# Selected text

A popular Internet meme asks the question: When atheists celebrate Thanksgiving to whom are they giving thanks?
Of course, we don’t need to believe in a supernatural deity to feel thankful for friends, family, and all the privileges which make life good on this fourth Thursday of November. 2015 has been one of the best years of my life so far: the birth of my first grandbaby, being named “Atheist of the Year” at the American Atheists National Convention in Memphis, being head over heels in love! I can’t help saying, Thank you, Thank You, Thank You! to all the wonderful people who’ve added to my happiness.
I asked my atheist friends to share why, how, and to whom they’re grateful this year. Their responses are thoughtful and heartwarming.
Amanda Marcotte, Feminist writer:
I’ve been doing Friendsgiving long before they called it that, and I’m grateful to have such wonderful, loving friends to eat a bunch of food with and to chat about our mutual obsessions without judgment. Oh, and without praying. I’m in my 30s and still have no idea what to do when people are praying.

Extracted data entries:
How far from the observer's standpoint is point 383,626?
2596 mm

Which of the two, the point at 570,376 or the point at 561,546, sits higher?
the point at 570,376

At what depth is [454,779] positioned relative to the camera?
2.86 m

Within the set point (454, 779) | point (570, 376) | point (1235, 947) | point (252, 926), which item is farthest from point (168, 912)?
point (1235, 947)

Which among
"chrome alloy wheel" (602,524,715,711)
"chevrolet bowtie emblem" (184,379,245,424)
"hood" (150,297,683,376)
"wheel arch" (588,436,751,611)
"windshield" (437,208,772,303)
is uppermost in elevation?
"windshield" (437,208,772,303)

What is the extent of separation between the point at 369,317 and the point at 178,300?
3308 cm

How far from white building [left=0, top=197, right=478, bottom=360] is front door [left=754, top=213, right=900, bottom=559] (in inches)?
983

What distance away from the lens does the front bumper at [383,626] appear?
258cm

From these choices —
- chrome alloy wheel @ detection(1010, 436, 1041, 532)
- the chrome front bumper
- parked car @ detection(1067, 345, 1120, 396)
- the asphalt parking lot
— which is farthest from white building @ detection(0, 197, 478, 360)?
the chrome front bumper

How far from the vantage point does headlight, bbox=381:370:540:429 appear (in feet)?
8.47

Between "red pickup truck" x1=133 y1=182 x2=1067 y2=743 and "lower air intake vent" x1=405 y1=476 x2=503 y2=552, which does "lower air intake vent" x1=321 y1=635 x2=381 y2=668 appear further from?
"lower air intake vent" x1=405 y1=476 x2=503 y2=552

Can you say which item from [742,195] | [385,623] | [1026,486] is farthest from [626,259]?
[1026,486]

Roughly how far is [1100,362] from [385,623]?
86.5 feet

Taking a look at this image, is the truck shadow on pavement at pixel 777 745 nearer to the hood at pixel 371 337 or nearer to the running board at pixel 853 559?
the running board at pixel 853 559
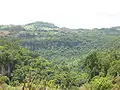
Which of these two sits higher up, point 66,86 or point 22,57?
point 22,57

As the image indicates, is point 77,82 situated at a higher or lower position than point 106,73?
lower

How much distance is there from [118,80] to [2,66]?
1739 inches

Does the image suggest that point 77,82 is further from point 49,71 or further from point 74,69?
point 74,69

# Prompt
Repeat word for word the part of the passage on atheists and Thanksgiving between "Of course, we" and "to my happiness.", inclusive.

# Response to this exercise
Of course, we don’t need to believe in a supernatural deity to feel thankful for friends, family, and all the privileges which make life good on this fourth Thursday of November. 2015 has been one of the best years of my life so far: the birth of my first grandbaby, being named “Atheist of the Year” at the American Atheists National Convention in Memphis, being head over heels in love! I can’t help saying, Thank you, Thank You, Thank You! to all the wonderful people who’ve added to my happiness.